[Start of Input material]

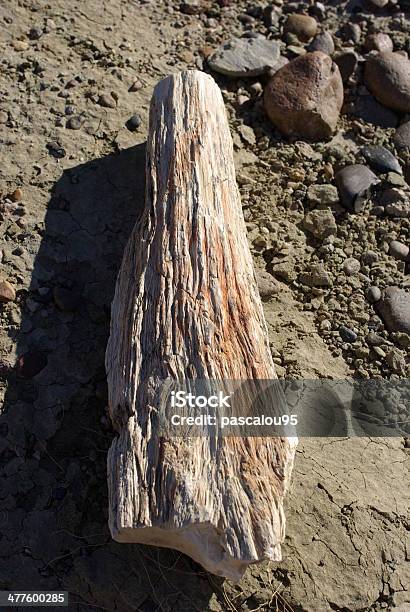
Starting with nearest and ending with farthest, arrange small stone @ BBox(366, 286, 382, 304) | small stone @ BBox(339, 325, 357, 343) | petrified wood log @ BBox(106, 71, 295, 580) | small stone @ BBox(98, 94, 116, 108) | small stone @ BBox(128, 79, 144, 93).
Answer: petrified wood log @ BBox(106, 71, 295, 580) < small stone @ BBox(339, 325, 357, 343) < small stone @ BBox(366, 286, 382, 304) < small stone @ BBox(98, 94, 116, 108) < small stone @ BBox(128, 79, 144, 93)

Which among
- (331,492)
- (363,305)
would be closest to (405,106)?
(363,305)

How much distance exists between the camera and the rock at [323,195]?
4.25m

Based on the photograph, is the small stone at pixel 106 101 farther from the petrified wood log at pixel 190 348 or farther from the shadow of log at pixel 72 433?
the petrified wood log at pixel 190 348

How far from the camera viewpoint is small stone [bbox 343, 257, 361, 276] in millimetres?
3992

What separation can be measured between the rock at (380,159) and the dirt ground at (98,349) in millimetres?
435

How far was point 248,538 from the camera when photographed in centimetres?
254

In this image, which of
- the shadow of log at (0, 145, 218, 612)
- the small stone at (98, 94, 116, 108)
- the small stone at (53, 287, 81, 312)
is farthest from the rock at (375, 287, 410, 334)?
the small stone at (98, 94, 116, 108)

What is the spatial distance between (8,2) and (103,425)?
294 cm

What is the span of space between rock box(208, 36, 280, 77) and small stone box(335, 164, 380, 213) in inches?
35.1

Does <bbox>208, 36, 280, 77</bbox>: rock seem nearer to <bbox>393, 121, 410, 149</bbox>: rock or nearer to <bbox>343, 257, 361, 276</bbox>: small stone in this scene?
<bbox>393, 121, 410, 149</bbox>: rock

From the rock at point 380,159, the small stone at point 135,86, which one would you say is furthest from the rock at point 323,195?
the small stone at point 135,86

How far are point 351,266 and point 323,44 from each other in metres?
1.73

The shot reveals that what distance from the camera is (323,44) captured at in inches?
194

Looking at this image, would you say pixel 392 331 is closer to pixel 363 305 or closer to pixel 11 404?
pixel 363 305
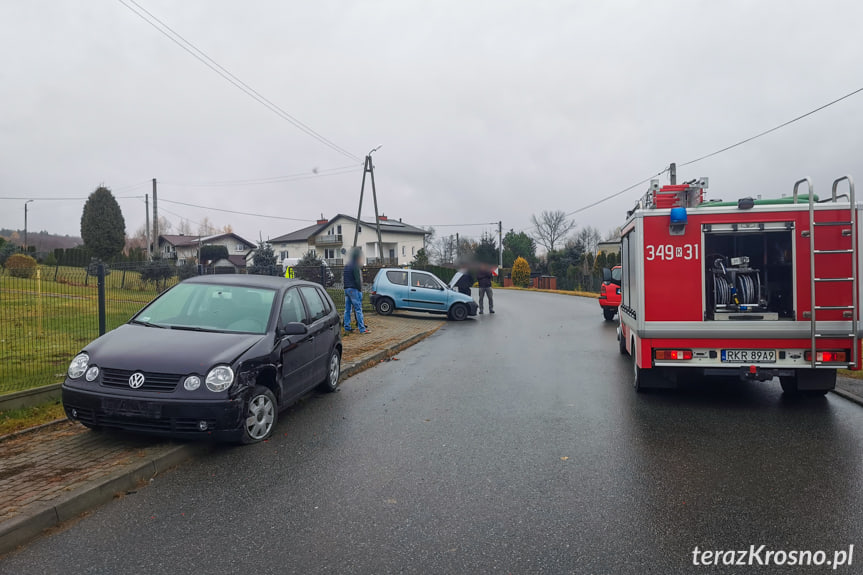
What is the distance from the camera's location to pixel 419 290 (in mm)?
20438

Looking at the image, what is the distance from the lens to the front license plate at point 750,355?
6.83 meters

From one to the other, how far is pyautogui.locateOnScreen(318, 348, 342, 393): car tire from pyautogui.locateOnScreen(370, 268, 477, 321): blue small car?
39.1 feet

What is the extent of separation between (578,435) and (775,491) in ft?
6.27

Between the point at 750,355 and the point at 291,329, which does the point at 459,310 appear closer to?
the point at 750,355

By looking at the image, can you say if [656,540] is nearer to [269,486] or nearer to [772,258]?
[269,486]

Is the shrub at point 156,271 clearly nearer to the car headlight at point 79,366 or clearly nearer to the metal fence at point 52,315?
the metal fence at point 52,315

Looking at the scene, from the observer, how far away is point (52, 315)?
906cm

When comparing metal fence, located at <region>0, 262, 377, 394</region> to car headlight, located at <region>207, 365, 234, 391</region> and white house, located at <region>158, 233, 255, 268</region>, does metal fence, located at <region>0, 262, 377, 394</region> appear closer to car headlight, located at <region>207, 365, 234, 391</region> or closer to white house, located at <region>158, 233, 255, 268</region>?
car headlight, located at <region>207, 365, 234, 391</region>

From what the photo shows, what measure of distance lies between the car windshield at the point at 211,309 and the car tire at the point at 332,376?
1622 mm

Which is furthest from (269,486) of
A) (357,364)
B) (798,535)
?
(357,364)

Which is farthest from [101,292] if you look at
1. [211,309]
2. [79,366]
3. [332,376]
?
[332,376]

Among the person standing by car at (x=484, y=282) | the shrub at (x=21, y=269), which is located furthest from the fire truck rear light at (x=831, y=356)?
the person standing by car at (x=484, y=282)

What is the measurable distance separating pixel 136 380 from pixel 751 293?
6.68m

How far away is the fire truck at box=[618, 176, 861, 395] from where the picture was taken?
6.58 meters
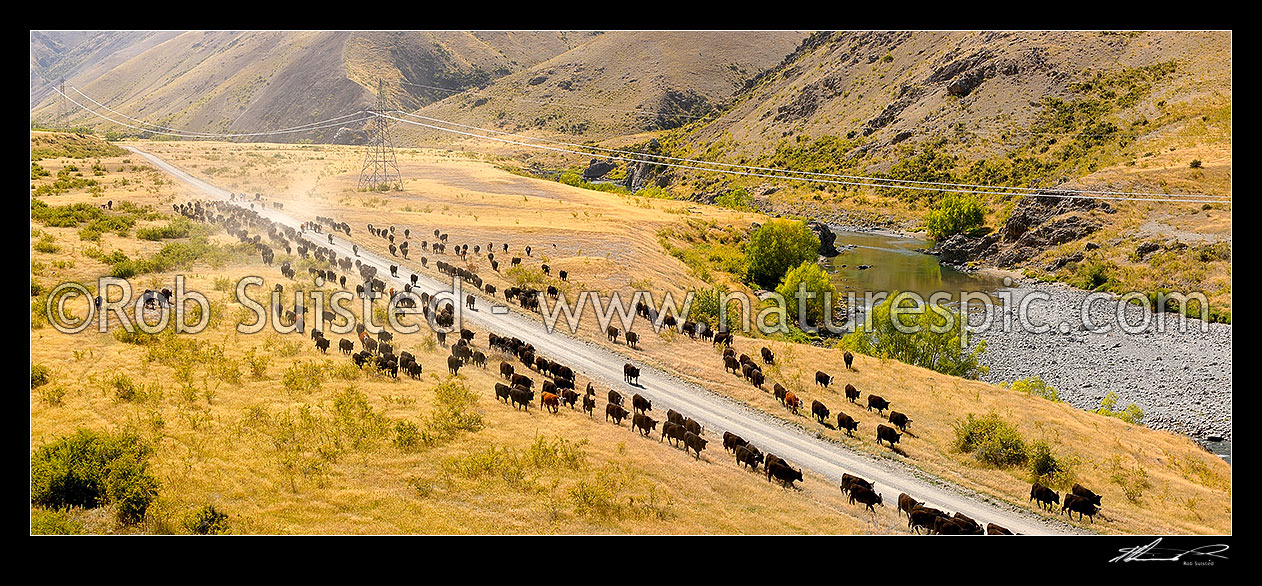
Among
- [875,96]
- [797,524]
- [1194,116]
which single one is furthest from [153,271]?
[875,96]

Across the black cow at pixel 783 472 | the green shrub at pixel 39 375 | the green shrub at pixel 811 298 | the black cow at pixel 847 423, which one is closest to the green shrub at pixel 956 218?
the green shrub at pixel 811 298

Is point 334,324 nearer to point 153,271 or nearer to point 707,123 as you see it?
point 153,271

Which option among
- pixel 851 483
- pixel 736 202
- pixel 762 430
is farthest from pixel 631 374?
pixel 736 202


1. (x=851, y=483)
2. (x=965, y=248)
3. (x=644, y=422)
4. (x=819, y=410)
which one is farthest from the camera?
(x=965, y=248)

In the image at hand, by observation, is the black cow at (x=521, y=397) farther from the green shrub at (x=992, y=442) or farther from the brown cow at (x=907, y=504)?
the green shrub at (x=992, y=442)

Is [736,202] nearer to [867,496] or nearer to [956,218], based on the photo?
[956,218]

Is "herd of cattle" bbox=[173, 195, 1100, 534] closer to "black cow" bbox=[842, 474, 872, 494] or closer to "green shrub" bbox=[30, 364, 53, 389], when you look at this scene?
"black cow" bbox=[842, 474, 872, 494]

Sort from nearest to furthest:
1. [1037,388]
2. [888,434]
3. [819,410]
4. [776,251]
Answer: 1. [888,434]
2. [819,410]
3. [1037,388]
4. [776,251]
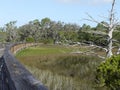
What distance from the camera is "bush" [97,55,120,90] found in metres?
18.1

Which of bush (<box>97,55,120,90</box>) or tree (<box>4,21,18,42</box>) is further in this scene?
tree (<box>4,21,18,42</box>)

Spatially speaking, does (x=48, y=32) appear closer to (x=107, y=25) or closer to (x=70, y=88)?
(x=107, y=25)

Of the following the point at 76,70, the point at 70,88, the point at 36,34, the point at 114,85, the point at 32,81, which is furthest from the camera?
the point at 36,34

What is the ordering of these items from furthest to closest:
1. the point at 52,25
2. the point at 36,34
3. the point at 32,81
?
1. the point at 52,25
2. the point at 36,34
3. the point at 32,81

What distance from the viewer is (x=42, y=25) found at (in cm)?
16625

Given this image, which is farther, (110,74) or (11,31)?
(11,31)

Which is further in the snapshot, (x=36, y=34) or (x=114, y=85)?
(x=36, y=34)

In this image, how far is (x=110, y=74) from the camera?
18688 millimetres

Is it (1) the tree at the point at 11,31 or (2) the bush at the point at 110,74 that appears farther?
(1) the tree at the point at 11,31

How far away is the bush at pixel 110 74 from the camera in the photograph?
18141 mm

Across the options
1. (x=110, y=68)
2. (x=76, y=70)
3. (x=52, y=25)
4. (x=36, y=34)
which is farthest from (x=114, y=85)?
(x=52, y=25)

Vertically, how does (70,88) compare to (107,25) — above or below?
below

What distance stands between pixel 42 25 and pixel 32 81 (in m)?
162

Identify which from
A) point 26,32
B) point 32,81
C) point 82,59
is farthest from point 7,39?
point 32,81
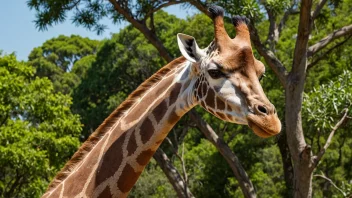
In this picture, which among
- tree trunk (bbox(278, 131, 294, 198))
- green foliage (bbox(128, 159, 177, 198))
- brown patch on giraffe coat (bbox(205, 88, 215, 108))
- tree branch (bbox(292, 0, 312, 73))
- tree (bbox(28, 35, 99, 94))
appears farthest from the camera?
tree (bbox(28, 35, 99, 94))

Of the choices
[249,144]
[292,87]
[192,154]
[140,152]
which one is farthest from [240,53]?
[192,154]

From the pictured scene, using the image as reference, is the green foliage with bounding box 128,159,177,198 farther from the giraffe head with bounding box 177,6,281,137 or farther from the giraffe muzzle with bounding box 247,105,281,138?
the giraffe muzzle with bounding box 247,105,281,138

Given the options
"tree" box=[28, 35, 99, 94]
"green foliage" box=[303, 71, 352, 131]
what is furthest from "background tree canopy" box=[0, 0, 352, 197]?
"tree" box=[28, 35, 99, 94]

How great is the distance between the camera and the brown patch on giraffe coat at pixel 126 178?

[End of Input material]

> Task description
Output only these lines, word for word: the line containing "What distance stands" and every line after it through the last line of the data. Omit the pictures.

> Answer to this problem
What distance stands between pixel 42 25 and pixel 32 81 (in m)?
162

Identify which from
A) point 26,32
B) point 32,81
C) point 82,59
is farthest from point 7,39?
point 32,81
In this picture, which among
- tree trunk (bbox(278, 131, 294, 198))
- green foliage (bbox(128, 159, 177, 198))
- brown patch on giraffe coat (bbox(205, 88, 215, 108))
- tree branch (bbox(292, 0, 312, 73))
- tree (bbox(28, 35, 99, 94))
appears farthest from the camera?
tree (bbox(28, 35, 99, 94))

Of the choices
[249,144]
[292,87]
[192,154]
[140,152]
which one is farthest from [240,53]?
[192,154]

From the pictured scene, using the image as reference, is the green foliage with bounding box 128,159,177,198 farther from the giraffe head with bounding box 177,6,281,137 or farther from the giraffe muzzle with bounding box 247,105,281,138?
the giraffe muzzle with bounding box 247,105,281,138

Given the options
"tree" box=[28, 35, 99, 94]
"green foliage" box=[303, 71, 352, 131]
what is furthest from "background tree canopy" box=[0, 0, 352, 197]?
"tree" box=[28, 35, 99, 94]

How great is the distance between the camera and the brown patch on giraffe coat at pixel 126 178?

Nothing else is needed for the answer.